Why Women Stay in Abusive Relationships
A few weeks ago someone posted a comment on social media that really struck a nerve with me. I know, let's all put on our sarcastic surprised faces. Someone did something on social media that we didn't like. But this time it hit home for me.
Someone posted something along the lines of "I don't know how a woman could be in an abusive relationship, I would never stay in one." And this wasn't the first time someone has said that on social, or in public. It really made me think "people really have no idea idea what these women endure." So I wanted to shed some light on this subject by sharing my story.
I was a very strong willed, independent woman before I met him. The thought of letting someone else, let alone a boyfriend, tell me what I could and couldn't do was outrageous. But it happened. It didn't just happen in one day either, it happened every day, multiple times a day, for three years. Imagine that for a minute. The person you trust, the person you love, abusing you every day for three years. I bet you can't. It's unimaginable really, but it happens.
It started out with small things, things I wouldn't have thought twice about. He'd tell me not to hangout with certain people, or go certain places because he was worried about me. I thought it was sweet and harmless. And I listened. Overtime these demands escalated. I had to snapchat him my surroundings, I had to call him to check in, I had to explain my choices, opinions and actions. There was one instance where I had decided to spend the afternoon with my family watching movies and eating junk food and he called every 20 minutes to make sure I was still where I said I was. It frustrated me and embarrassed me.
I bet you're thinking, "well if you were mad about it, why did you tolerate it?". Because any push back was met with horrendous screaming. In your face, noses touching, screaming. I was called every name in the book, I was put down in every possible way, among other terrible things I have only shared with select people in my life. Each of these things wore my strong spirit down little by little, until I hated myself. Until I felt weak. Until I couldn't live without him and his "guidance".
Women tend to stay in these relationships for a multitude of reasons. 1. They feel that they can change the person. I thought I could. I remember how amazing the first several months were. How loving and caring and smart I thought he was. I thought that since he had originally shown me that side of him, I could get him to go back to that. I was wrong. 2. They fear for their safety. I did towards the end. I wasn't even dating him and he was terrorizing me in unimaginable ways. 3. They feel they can't live without them. 100% accurate. I literally felt like I was incapable of making any decisions on my own.
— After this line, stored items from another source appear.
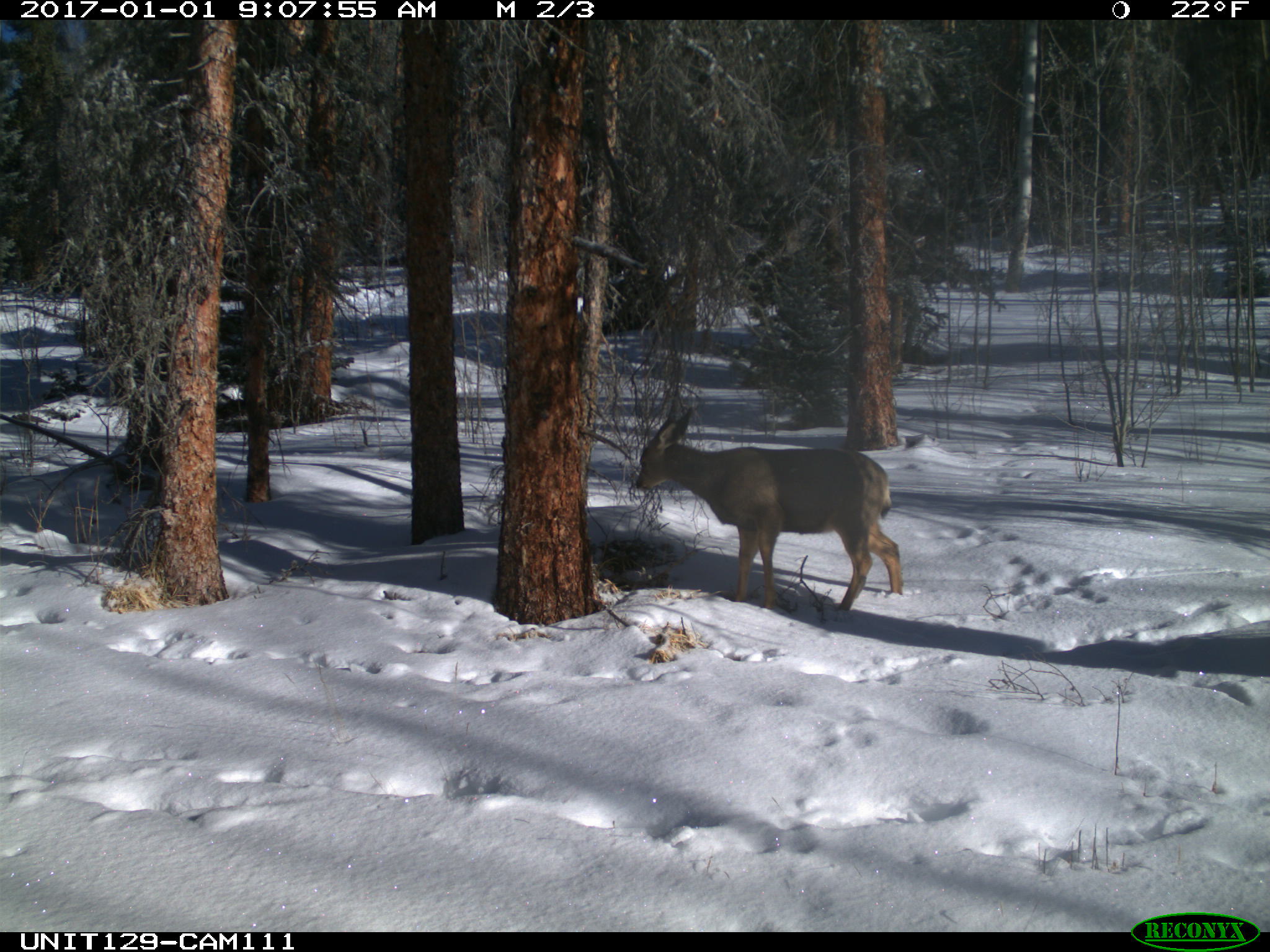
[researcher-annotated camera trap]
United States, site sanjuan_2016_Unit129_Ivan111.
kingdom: Animalia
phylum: Chordata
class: Mammalia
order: Artiodactyla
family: Cervidae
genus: Odocoileus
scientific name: Odocoileus hemionus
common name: mule deer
Odocoileus hemionus (mule deer).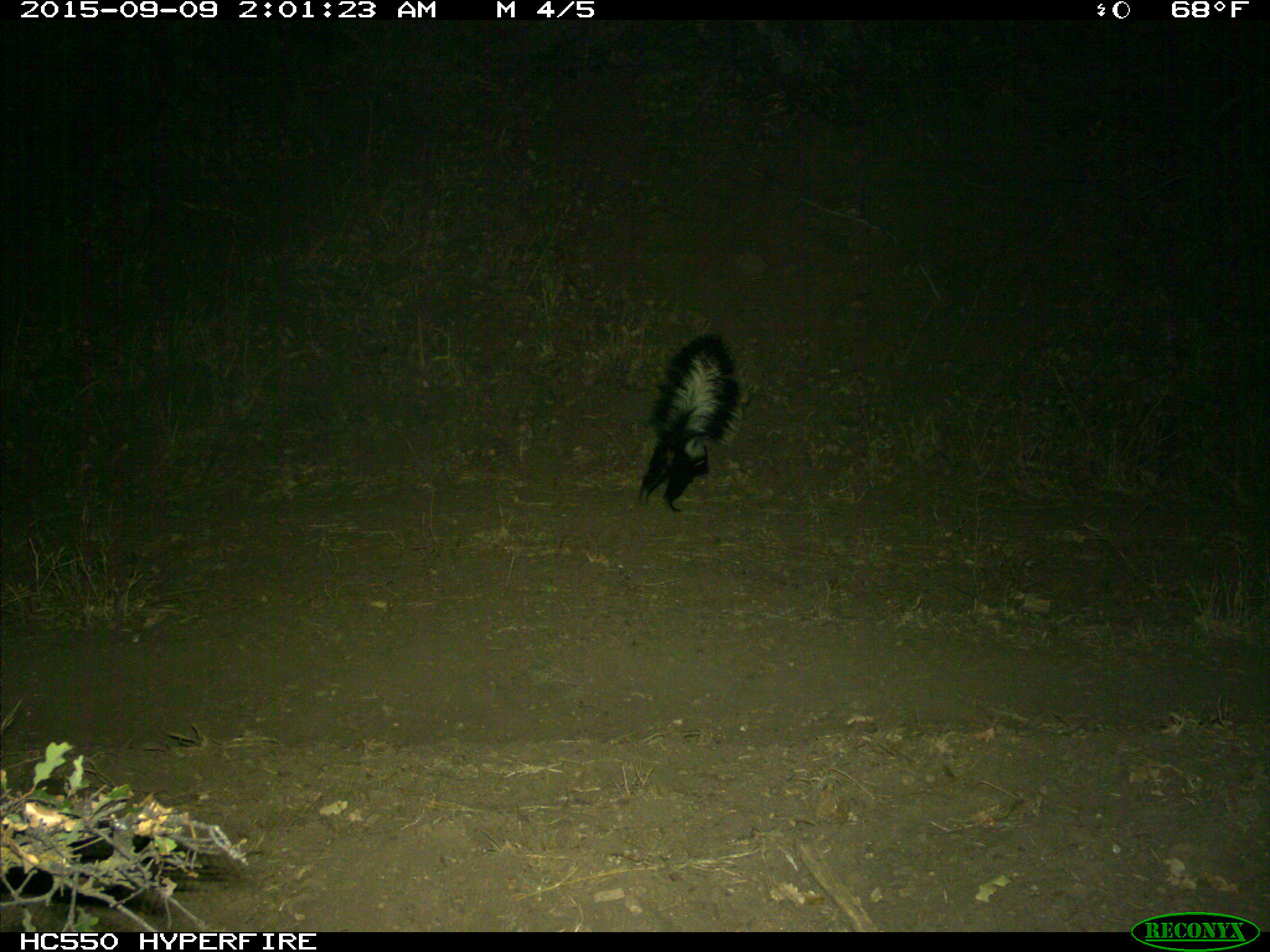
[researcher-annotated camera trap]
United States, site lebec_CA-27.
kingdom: Animalia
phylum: Chordata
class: Mammalia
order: Carnivora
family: Mephitidae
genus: Mephitis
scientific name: Mephitis mephitis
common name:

I became so used to asking permission to do things, to buy things, anything. 4. You love them more than you love yourself. Again, I did. I became so dependent on him for everything. I will never forget the moment I knew I need to get out. I was sitting in his home and his mom said "I know he doesn't always treat you well, but he really does love you." And the thought that his mother knew how awful he was, and thought it was acceptable showed me that no matter what I did, things were not going to get better.
I look back at my past self and she's unrecognizable to me. I'm not the free spirited, fire cracker I once was. I'm broken, attempting to glue back the pieces he shattered and stole. Jon and I have had many long talks about my past as it causes significant anxiety for me. And he said something that really made me think. "All he took was your time. You are still whole. You are still here. You've been through hell and now you're going back in to pull other women out of their situations. Don't you wish someone had been there to pull you out? Now you get to be that someone for other women and that is the definition of courage." And he's right. I'm not the girl I used to be, but I'm not weak. I'm not broken. I'm a fighter. I'm a survivor. And I've made it my goal to educate people on domestic violence: physical, emotional and mental abuse, as well as to empower women to get out of these situations.